Post

4 followers Follow
1
Avatar

How can I make sure that because of data rebalancing there are no onRegion functions running concurrently on the same object?

Let's say I have a running onRegion function on a single entry that performs updates on an external data source.
Then data rebalancing happens and the entry moves to another node and simultaneously another onRegion function gets executed on the same entry.
I want to provide some event handling mechanism on external sources and I need to ensure I guarantee correct order of events. I do not want to run that second function until the first one has finished.

Any suggestions?

Thanks in advance,
Hovhannes

Hovhannes Antonyan

Please sign in to leave a comment.

7 comments

0
Avatar

Unless you are executing your function with hasResult returning false or asynchronously executing the function (spinning off a thread in the execute method), then the function won't be processing the same key simultaneously in two different nodes. Depending on what is returned from isHA, the function may process the key twice, though. The first time FunctionContext isPossibleDuplicate will return false; the second time it will return true. That boolean is the best indication the key may have already been processed.

Barry Oglesby 0 votes
0
Avatar

That's great to hear, this is exactly what I need. Yes functions are HA and hasResult returning true.
Ok so gemfire won't execute parallel onregion calls on the same key on two different nodes.
But then another question arises, would it execute parallel calls on the same key on the same node?

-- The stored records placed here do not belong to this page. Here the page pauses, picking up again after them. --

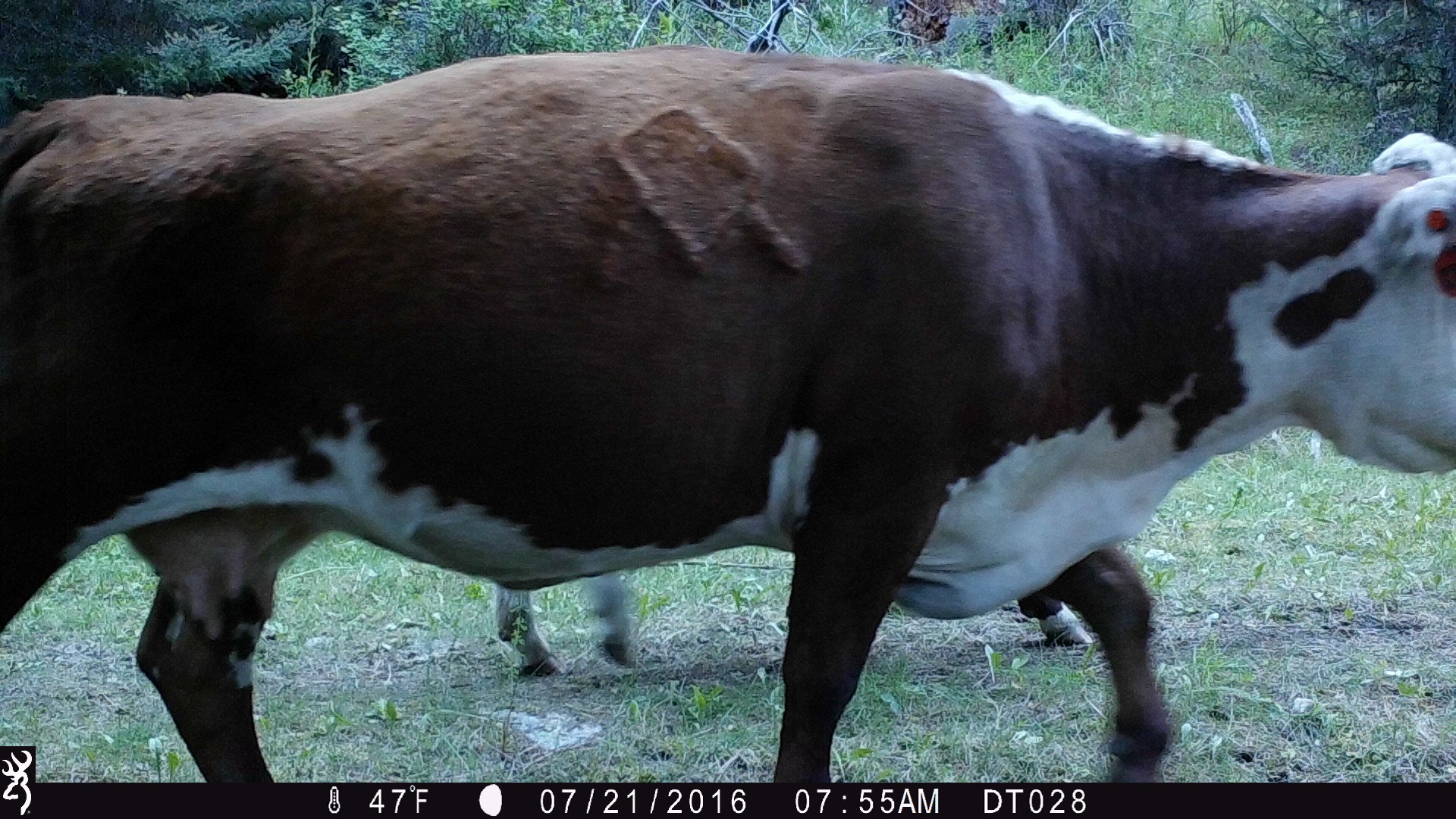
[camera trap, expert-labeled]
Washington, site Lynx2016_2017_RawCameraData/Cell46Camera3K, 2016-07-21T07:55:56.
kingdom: Animalia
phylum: Chordata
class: Mammalia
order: Artiodactyla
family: Bovidae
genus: Bos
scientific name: Bos taurus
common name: domestic cattle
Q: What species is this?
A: Domestic cattle (Bos taurus).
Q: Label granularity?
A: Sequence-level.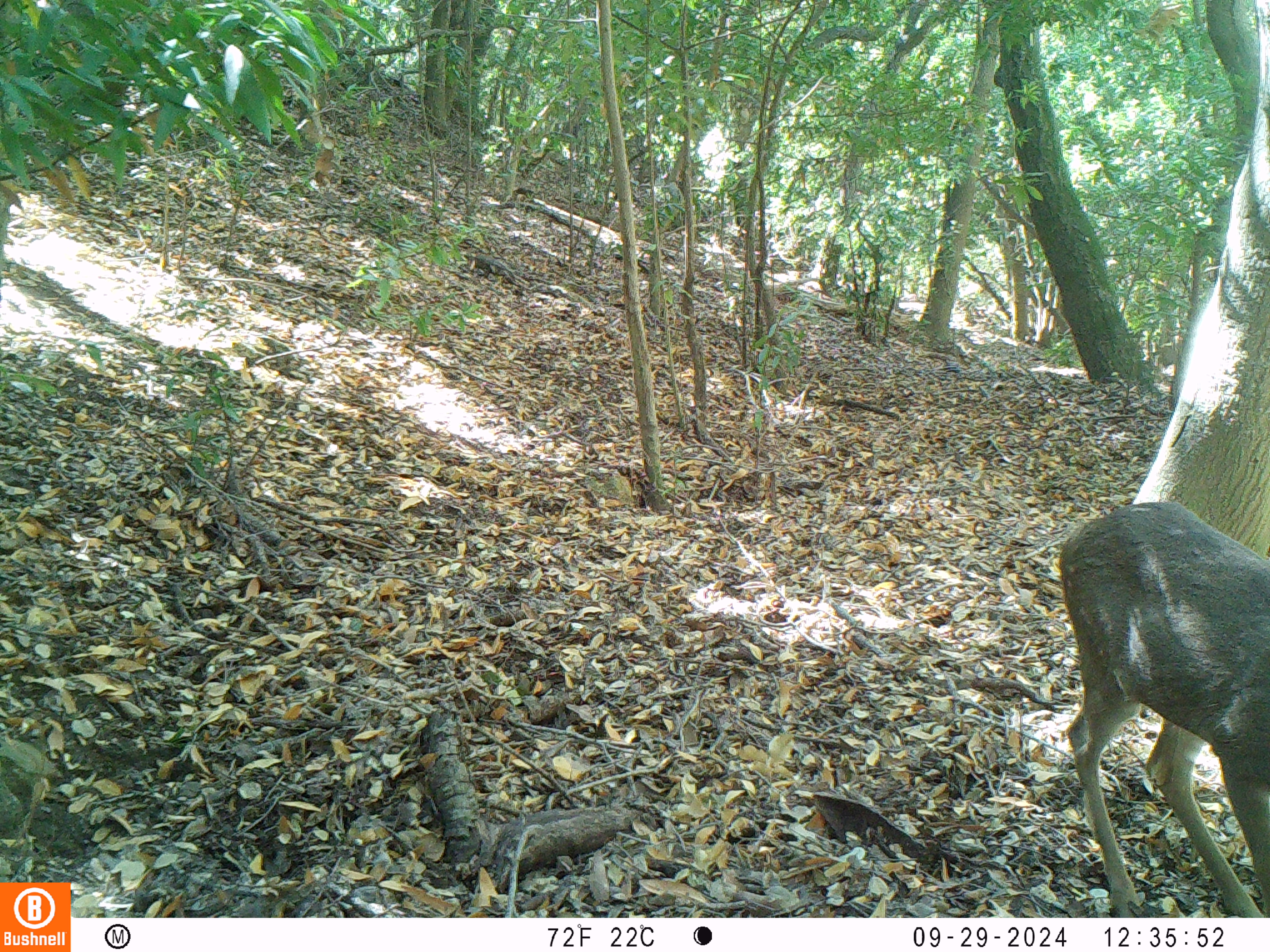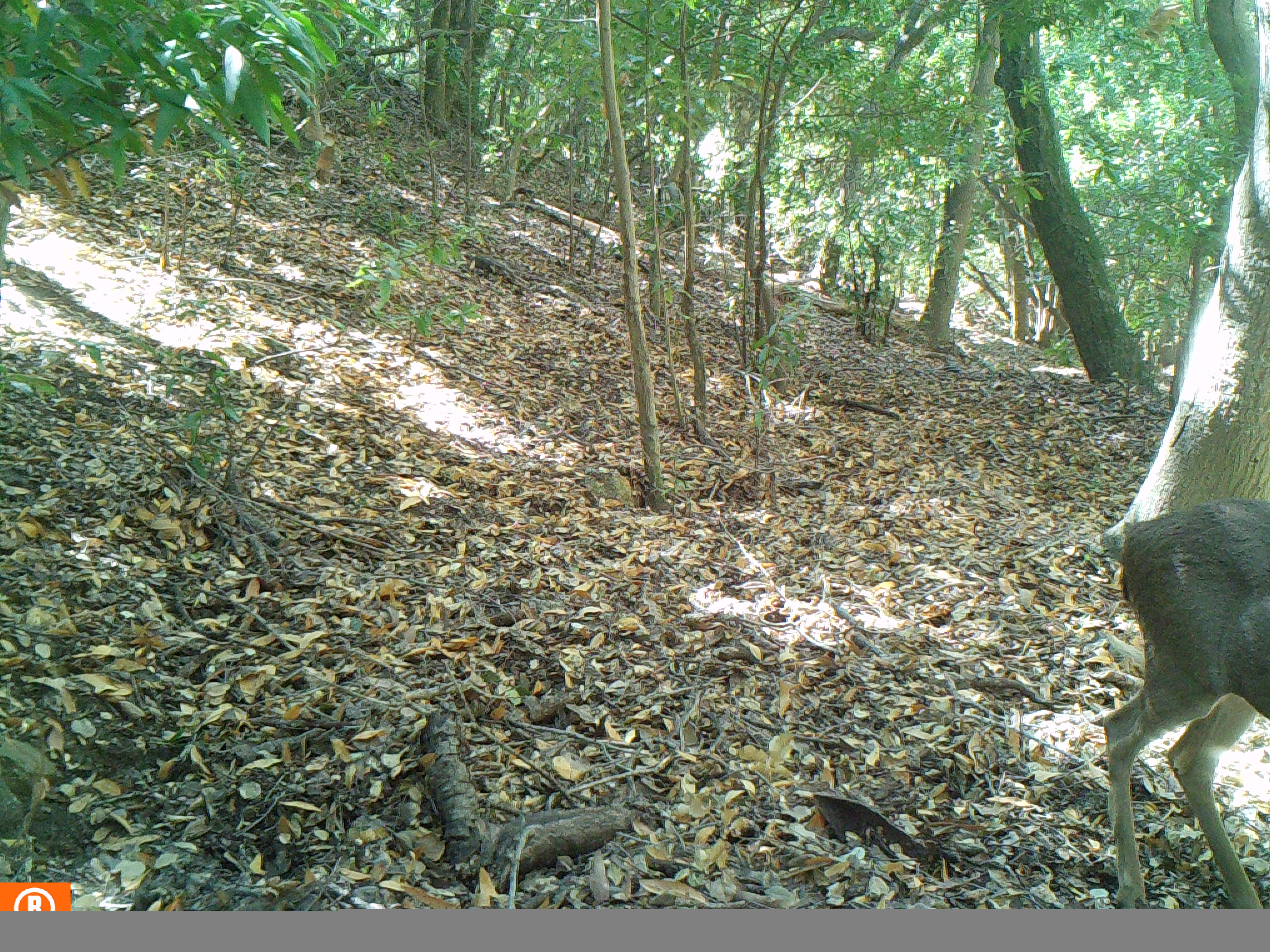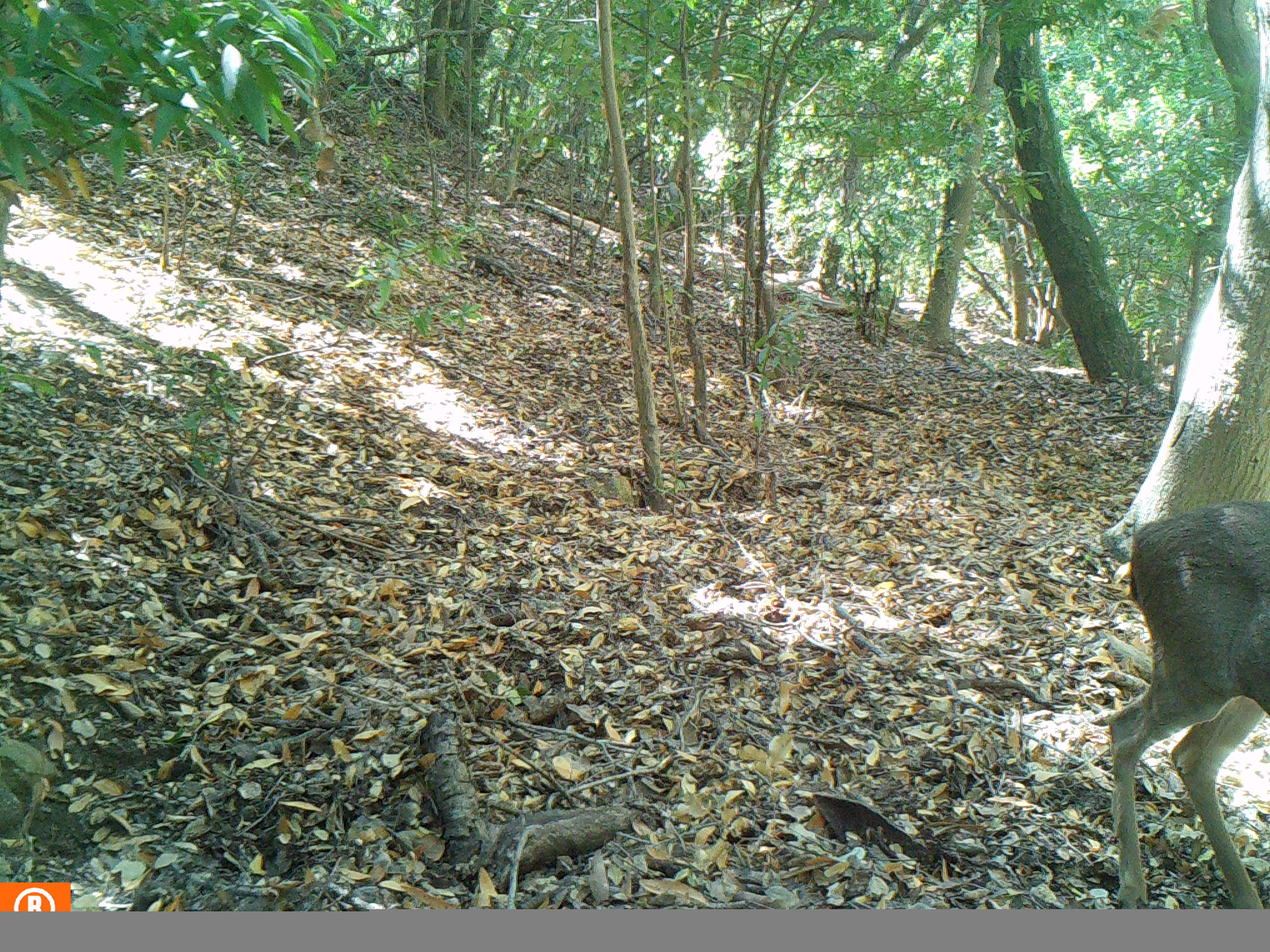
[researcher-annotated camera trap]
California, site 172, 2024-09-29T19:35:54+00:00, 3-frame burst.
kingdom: Animalia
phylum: Chordata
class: Mammalia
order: Artiodactyla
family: Cervidae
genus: Odocoileus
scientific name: Odocoileus hemionus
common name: mule deer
Mule deer (Odocoileus hemionus).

Hovhannes Antonyan 0 votes
0
Avatar

I just want to be sure I clearly understand your question. I think I was answering a different question. I was answering wrt the same thread executing the function twice because of a rebalance. If you're asking whether two separate threads can execute a function on the same key at the same time, then yes that definitely can happen. If optimizeForWrite returns false, then two functions can be operating on the same key simultaneously in two different nodes - one on the primary; one on the secondary. If optimizeForWrite returns true, then two functions can be operating on the same key simultaneously in the same node - the primary. None of this has to do with rebalancing, though. If you need to prevent this, then you can use either transactions or the Distributed Lock Service.

Barry Oglesby 0 votes
0
Avatar

No in my case optimizeForWrite is true. I will rephrase my question to make it more clear:
I made an onRegion call to key X, and let's say I suspended the function execution via breakpoint. Then I triggered a rebalance and have invoked the same function on key X. What will happen?
Will I have two function executions running on two different nodes (one on old node, one on new node)?

I want to provide bulk event handling mechanism for the entries in region, I do not want to use listeners because it is per each entry and I want to cache and trigger them by bulk, so I want to use onRegion calls. But then the question is how should I handle data rebalancing? Are the distributed locks the only way to achieve this? I do not want to use distributed lock service because from another point of view I do not want one node to depend on other.

Hovhannes Antonyan 0 votes
0
Avatar

If you transaction data rebalanced between begin and commit it will through transaction data rebalanced exception. So in this case the first transaction will fail.

Shuvro Das 0 votes
0
Avatar

Thanks for the answer.
Hmm, I think this will not help me because the functions will still be executed in parallel, even though one of them in the end will throw an exception. However since in the implementation of onRegion call I try to synchronize external data sources, making concurrent calls to that source would be an issue for me.

Hovhannes Antonyan 0 votes
0
Avatar

The AsyncEventListener might be a better way to write to a back-end data source. Thats pretty much what it is designed for. It is an asynchronous API for processing batches of events as they occur. If its configured as parallel, it'll process primary events in each member. Unfortunately, you can still have simultaneous processing of the same event in two different members when a rebalance occurs.

One thing you could do is to write your own rebalance function instead of using gfsh that does:

  • notifies all members before the rebalance
  • does the rebalance
  • notifies all members after the rebalance

The notification could be done with either a Region and CacheListener or another Function. I used a Function in my test. In either case, each member would set a volatile rebalanceInProgress boolean to true before the rebalance and false after the rebalance. The AsyncEventListener would check the value of that boolean, and if true, get the Distributed Lock on each key, all the local buckets or even a single lock. This would guarantee only one member is processing an event at a time. If the boolean is false, then no locking would be necessary.

You'd also want to set startup-recovery-delay="-1" so that new members wouldn't automatically recover redundancy or primaries. All that would be controlled by the function.

Barry Oglesby 0 votes